EXERCISE INSTRUCTIONS. Search the records for the string "null", and show each line where it appears.

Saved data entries
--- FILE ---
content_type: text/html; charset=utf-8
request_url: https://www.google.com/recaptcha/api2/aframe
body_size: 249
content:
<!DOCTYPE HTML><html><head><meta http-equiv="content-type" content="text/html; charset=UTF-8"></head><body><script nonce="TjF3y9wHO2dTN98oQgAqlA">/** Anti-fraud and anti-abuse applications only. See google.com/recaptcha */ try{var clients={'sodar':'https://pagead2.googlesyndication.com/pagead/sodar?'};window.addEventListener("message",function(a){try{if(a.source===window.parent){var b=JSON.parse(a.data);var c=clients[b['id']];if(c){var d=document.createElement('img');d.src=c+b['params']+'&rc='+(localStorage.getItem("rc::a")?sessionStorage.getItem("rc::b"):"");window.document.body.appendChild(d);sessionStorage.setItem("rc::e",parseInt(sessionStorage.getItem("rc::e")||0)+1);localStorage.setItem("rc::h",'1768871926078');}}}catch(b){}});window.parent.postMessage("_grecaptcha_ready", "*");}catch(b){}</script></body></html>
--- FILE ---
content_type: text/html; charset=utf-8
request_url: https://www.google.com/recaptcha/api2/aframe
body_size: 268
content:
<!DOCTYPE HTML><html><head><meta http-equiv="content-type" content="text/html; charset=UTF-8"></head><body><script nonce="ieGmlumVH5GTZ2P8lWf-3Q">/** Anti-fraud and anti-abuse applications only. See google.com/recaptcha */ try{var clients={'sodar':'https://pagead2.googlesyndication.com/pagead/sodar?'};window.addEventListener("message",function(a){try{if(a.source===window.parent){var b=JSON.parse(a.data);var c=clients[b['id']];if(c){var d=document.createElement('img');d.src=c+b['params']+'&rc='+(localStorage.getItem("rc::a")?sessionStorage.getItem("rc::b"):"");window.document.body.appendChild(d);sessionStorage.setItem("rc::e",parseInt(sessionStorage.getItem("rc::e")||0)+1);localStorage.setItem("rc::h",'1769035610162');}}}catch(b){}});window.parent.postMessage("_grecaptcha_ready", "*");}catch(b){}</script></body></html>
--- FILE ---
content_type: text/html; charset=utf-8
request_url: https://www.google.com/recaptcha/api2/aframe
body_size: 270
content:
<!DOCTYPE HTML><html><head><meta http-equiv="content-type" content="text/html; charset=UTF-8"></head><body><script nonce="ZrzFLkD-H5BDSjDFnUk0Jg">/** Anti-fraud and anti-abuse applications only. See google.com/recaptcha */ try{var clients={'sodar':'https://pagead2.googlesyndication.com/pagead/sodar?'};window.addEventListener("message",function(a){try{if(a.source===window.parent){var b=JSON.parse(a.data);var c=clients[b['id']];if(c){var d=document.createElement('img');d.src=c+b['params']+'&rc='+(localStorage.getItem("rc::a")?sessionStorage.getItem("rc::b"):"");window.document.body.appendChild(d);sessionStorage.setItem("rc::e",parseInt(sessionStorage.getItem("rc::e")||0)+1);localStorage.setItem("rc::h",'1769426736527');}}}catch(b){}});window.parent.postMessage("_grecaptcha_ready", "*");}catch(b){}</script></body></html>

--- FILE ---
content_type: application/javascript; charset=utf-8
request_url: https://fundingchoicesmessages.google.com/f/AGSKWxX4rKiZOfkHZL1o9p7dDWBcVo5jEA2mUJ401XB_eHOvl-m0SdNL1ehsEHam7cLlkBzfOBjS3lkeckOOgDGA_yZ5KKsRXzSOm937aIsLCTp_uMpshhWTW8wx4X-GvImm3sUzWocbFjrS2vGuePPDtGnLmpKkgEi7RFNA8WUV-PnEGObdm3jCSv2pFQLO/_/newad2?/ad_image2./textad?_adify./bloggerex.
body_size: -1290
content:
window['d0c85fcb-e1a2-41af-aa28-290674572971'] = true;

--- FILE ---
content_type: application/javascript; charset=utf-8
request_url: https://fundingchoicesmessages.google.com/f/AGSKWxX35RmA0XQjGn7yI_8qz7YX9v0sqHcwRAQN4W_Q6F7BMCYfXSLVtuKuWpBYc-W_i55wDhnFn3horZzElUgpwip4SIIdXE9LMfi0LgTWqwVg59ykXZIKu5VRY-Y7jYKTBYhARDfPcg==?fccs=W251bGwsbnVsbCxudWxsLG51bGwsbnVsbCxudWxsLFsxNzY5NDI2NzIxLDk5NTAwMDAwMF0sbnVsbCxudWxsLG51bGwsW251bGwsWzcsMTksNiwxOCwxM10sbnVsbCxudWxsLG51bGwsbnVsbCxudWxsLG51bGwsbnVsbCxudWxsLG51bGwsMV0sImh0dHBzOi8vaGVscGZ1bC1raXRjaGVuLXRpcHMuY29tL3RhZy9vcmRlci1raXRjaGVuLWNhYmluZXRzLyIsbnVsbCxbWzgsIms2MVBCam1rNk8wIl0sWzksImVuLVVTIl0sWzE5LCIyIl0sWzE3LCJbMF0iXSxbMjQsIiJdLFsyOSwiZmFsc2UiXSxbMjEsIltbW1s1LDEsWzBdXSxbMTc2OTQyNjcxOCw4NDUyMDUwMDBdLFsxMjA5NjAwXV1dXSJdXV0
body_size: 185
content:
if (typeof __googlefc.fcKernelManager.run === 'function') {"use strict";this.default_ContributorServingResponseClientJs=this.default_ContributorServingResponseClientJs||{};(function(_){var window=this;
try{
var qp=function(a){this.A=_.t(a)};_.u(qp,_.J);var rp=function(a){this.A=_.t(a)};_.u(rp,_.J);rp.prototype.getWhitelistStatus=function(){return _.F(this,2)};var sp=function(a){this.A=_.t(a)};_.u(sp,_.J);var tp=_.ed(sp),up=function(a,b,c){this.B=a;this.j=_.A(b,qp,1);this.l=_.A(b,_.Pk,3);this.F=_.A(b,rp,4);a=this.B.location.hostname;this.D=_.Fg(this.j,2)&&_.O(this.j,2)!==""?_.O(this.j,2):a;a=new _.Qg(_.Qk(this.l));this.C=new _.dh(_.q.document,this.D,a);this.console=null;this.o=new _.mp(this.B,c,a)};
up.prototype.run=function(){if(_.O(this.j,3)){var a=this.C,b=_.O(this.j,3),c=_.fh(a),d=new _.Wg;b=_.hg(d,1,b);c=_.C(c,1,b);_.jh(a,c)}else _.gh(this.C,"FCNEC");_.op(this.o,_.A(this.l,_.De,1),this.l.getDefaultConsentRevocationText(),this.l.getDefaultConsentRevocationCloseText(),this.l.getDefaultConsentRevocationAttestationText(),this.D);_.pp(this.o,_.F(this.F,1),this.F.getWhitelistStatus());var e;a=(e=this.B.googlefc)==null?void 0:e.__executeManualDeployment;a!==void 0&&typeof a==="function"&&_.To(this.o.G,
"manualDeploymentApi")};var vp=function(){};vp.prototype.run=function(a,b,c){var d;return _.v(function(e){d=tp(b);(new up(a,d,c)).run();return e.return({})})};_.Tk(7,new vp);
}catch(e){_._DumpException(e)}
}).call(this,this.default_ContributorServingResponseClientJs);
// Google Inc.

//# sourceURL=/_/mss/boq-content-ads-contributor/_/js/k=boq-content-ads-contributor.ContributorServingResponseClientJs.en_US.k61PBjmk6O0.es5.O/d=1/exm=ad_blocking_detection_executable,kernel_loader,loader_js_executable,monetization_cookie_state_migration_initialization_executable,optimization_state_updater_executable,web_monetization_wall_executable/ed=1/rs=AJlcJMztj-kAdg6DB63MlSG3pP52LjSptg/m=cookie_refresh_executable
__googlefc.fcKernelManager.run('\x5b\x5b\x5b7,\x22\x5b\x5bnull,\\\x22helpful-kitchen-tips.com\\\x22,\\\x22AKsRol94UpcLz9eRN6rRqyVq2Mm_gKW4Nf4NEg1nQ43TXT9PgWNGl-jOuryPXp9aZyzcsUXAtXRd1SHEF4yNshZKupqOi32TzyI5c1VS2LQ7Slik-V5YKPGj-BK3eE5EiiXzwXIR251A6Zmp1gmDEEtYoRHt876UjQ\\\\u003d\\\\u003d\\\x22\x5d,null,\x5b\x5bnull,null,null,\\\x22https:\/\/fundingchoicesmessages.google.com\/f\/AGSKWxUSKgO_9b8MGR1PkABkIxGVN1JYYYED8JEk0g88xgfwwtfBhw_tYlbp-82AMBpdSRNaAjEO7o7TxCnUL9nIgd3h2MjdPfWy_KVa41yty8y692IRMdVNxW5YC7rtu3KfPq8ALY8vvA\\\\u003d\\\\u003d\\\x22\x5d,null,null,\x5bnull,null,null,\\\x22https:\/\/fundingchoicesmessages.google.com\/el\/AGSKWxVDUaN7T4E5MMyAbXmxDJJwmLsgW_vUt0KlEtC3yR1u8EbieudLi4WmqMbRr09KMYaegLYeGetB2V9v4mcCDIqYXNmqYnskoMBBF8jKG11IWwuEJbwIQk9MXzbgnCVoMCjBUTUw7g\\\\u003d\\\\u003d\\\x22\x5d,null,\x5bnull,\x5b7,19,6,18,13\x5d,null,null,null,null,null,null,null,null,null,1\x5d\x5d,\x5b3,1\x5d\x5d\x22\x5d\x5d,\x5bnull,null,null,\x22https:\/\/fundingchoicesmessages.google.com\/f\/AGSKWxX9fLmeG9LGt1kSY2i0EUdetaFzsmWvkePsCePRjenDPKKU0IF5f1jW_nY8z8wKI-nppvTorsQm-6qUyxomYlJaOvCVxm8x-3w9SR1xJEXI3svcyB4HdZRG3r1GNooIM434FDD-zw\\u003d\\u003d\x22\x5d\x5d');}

OUTPUT OF THE TASK.
var qp=function(a){this.A=_.t(a)};_.u(qp,_.J);var rp=function(a){this.A=_.t(a)};_.u(rp,_.J);rp.prototype.getWhitelistStatus=function(){return _.F(this,2)};var sp=function(a){this.A=_.t(a)};_.u(sp,_.J);var tp=_.ed(sp),up=function(a,b,c){this.B=a;this.j=_.A(b,qp,1);this.l=_.A(b,_.Pk,3);this.F=_.A(b,rp,4);a=this.B.location.hostname;this.D=_.Fg(this.j,2)&&_.O(this.j,2)!==""?_.O(this.j,2):a;a=new _.Qg(_.Qk(this.l));this.C=new _.dh(_.q.document,this.D,a);this.console=null;this.o=new _.mp(this.B,c,a)};
up.prototype.run=function(){if(_.O(this.j,3)){var a=this.C,b=_.O(this.j,3),c=_.fh(a),d=new _.Wg;b=_.hg(d,1,b);c=_.C(c,1,b);_.jh(a,c)}else _.gh(this.C,"FCNEC");_.op(this.o,_.A(this.l,_.De,1),this.l.getDefaultConsentRevocationText(),this.l.getDefaultConsentRevocationCloseText(),this.l.getDefaultConsentRevocationAttestationText(),this.D);_.pp(this.o,_.F(this.F,1),this.F.getWhitelistStatus());var e;a=(e=this.B.googlefc)==null?void 0:e.__executeManualDeployment;a!==void 0&&typeof a==="function"&&_.To(this.o.G,
__googlefc.fcKernelManager.run('\x5b\x5b\x5b7,\x22\x5b\x5bnull,\\\x22helpful-kitchen-tips.com\\\x22,\\\x22AKsRol94UpcLz9eRN6rRqyVq2Mm_gKW4Nf4NEg1nQ43TXT9PgWNGl-jOuryPXp9aZyzcsUXAtXRd1SHEF4yNshZKupqOi32TzyI5c1VS2LQ7Slik-V5YKPGj-BK3eE5EiiXzwXIR251A6Zmp1gmDEEtYoRHt876UjQ\\\\u003d\\\\u003d\\\x22\x5d,null,\x5b\x5bnull,null,null,\\\x22https:\/\/fundingchoicesmessages.google.com\/f\/AGSKWxUSKgO_9b8MGR1PkABkIxGVN1JYYYED8JEk0g88xgfwwtfBhw_tYlbp-82AMBpdSRNaAjEO7o7TxCnUL9nIgd3h2MjdPfWy_KVa41yty8y692IRMdVNxW5YC7rtu3KfPq8ALY8vvA\\\\u003d\\\\u003d\\\x22\x5d,null,null,\x5bnull,null,null,\\\x22https:\/\/fundingchoicesmessages.google.com\/el\/AGSKWxVDUaN7T4E5MMyAbXmxDJJwmLsgW_vUt0KlEtC3yR1u8EbieudLi4WmqMbRr09KMYaegLYeGetB2V9v4mcCDIqYXNmqYnskoMBBF8jKG11IWwuEJbwIQk9MXzbgnCVoMCjBUTUw7g\\\\u003d\\\\u003d\\\x22\x5d,null,\x5bnull,\x5b7,19,6,18,13\x5d,null,null,null,null,null,null,null,null,null,1\x5d\x5d,\x5b3,1\x5d\x5d\x22\x5d\x5d,\x5bnull,null,null,\x22https:\/\/fundingchoicesmessages.google.com\/f\/AGSKWxX9fLmeG9LGt1kSY2i0EUdetaFzsmWvkePsCePRjenDPKKU0IF5f1jW_nY8z8wKI-nppvTorsQm-6qUyxomYlJaOvCVxm8x-3w9SR1xJEXI3svcyB4HdZRG3r1GNooIM434FDD-zw\\u003d\\u003d\x22\x5d\x5d');}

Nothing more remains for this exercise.